Egyptian presidential candidate Amr Moussa (Photo: Reuters)
Egypt's main opposition bloc the National Salvation Front (NSF) will meet on Tuesday evening to decide their official stance on participating in the parliamentary elections due in April, said leading NSF member Amr Moussa.
In an interview with Sky News TV channel, Moussa, the founder of the Conference Party, added that he intends to boycott the elections. However, he believes that if boycotting takes place, it should be collective.
Mohamed ElBaradei, prominent critic of President Mohamed Morsi and founding member the NSF, also called for an election boycott, saying on Saturday that he will not be "part of an act of deception."
Other opposition figures have echoed similar sentiments, including liberal political analyst and former MP Amr Hamzawy who cited "unfair" political, constitutional and legal regulations that "contradict with democracy."

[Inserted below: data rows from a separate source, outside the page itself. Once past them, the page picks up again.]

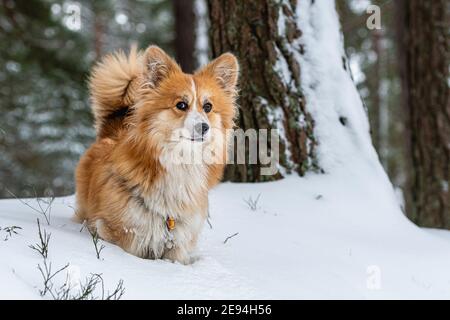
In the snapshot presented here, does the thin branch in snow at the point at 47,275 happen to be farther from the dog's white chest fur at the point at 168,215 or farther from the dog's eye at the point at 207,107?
the dog's eye at the point at 207,107

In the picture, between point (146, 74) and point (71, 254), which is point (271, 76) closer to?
point (146, 74)

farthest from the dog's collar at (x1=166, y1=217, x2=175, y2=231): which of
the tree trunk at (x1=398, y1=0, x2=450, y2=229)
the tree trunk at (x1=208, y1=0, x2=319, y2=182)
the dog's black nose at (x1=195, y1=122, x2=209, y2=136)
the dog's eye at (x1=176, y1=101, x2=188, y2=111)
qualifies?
the tree trunk at (x1=398, y1=0, x2=450, y2=229)

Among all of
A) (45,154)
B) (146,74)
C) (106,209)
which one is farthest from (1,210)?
(45,154)

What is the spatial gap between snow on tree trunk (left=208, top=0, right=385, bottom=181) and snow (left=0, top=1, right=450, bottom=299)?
2 cm

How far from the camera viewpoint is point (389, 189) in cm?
499

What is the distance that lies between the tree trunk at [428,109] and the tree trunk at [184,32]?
225 inches

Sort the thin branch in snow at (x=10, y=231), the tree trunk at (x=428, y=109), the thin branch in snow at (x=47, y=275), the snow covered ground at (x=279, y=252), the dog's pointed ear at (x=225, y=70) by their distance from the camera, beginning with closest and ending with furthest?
the thin branch in snow at (x=47, y=275) < the snow covered ground at (x=279, y=252) < the thin branch in snow at (x=10, y=231) < the dog's pointed ear at (x=225, y=70) < the tree trunk at (x=428, y=109)

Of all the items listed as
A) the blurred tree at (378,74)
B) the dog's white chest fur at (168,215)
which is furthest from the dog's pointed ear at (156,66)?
the blurred tree at (378,74)

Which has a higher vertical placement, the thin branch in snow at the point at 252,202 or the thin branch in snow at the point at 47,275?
the thin branch in snow at the point at 252,202

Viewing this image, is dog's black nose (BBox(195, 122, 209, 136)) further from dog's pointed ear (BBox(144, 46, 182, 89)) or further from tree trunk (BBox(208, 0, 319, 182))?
tree trunk (BBox(208, 0, 319, 182))

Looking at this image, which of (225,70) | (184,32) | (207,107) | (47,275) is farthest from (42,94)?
(47,275)

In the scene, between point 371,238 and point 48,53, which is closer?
point 371,238

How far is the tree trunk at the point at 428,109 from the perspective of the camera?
6184 millimetres

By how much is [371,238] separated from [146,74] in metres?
2.22
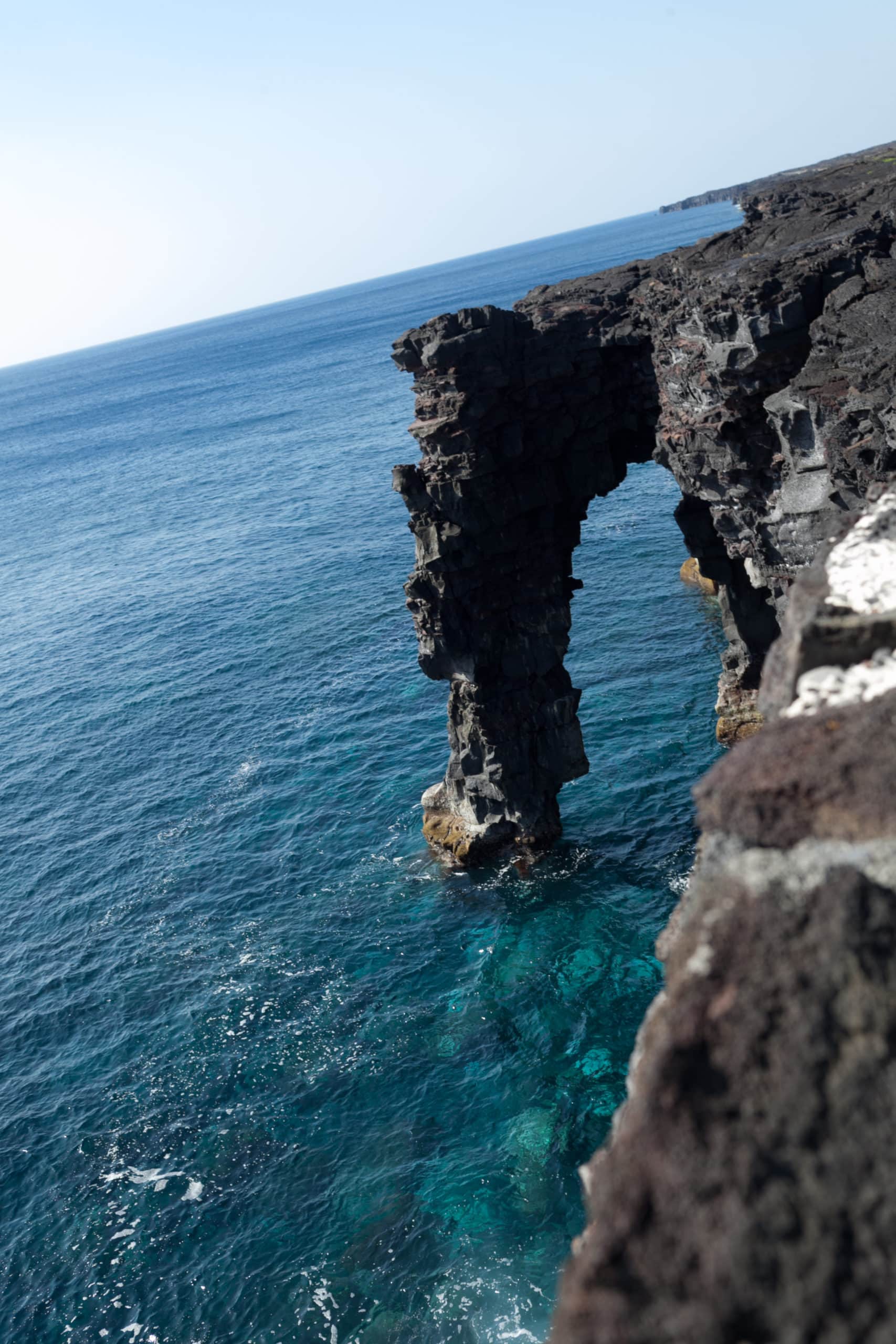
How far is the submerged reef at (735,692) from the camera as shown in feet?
23.5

The Egyptian Popular Current, led by Nasserist politician Hamdeen Sabbahi who is also a member of NSF, stated last week it will boycott the coming parliamentary elections, regardless of guarantees, in objection to the current "undemocratic regime."
In a televised interview on Sunday night, President Mohamed Morsi invited Egyptian political parties and movements to a "national dialogue" at the presidential palace on Monday, 25 February, to discuss "guarantees for fair and transparent parliamentary elections," which will be held from 22 April to 24 June.
In his statements, Moussa said that it is essential to propose real guarantees and a clear agenda for serious work, rather than simply conducting meetings.
He added that the NSF are demanding the formulation of a more balanced cabinet, and that the High Constitutional Court (HCC) amend the electoral law to include a number of articles initially proposed by the HCC but not included by the Shura Council in the final draft.
The head of the Egyptian Conference Party also rejected the idea that "the opposition is a weak entity." He said that there is an increasing consensus between the demands of the National Salvation Front and other political parties such as the Salafist Nour Party.
"The opposition should be a real one in a democratic context, and not a cartoon opposition or a product for elections that is not completely integrated," he said.
Moussa also clarified that the NSF did not call for civil disobedience, but said that the widespread campaigns of civil disobedience currently taking place in a number of Egyptian governorates are proof of the government's poor crisis management.
"I don’t think that a responsible ruling entity would lead the country to a revolution of the hungry, even though there are a lot of Egyptians who are afraid of this," he stated.
Protesters began carrying out a campaign of civil disobedience in the Nile Delta city of Mansoura on Sunday, blocking the main roads into the city and the central governorate building.
A civil disobedience campaign has been taking place in the Suez Canal city of Port Said for the last eight days.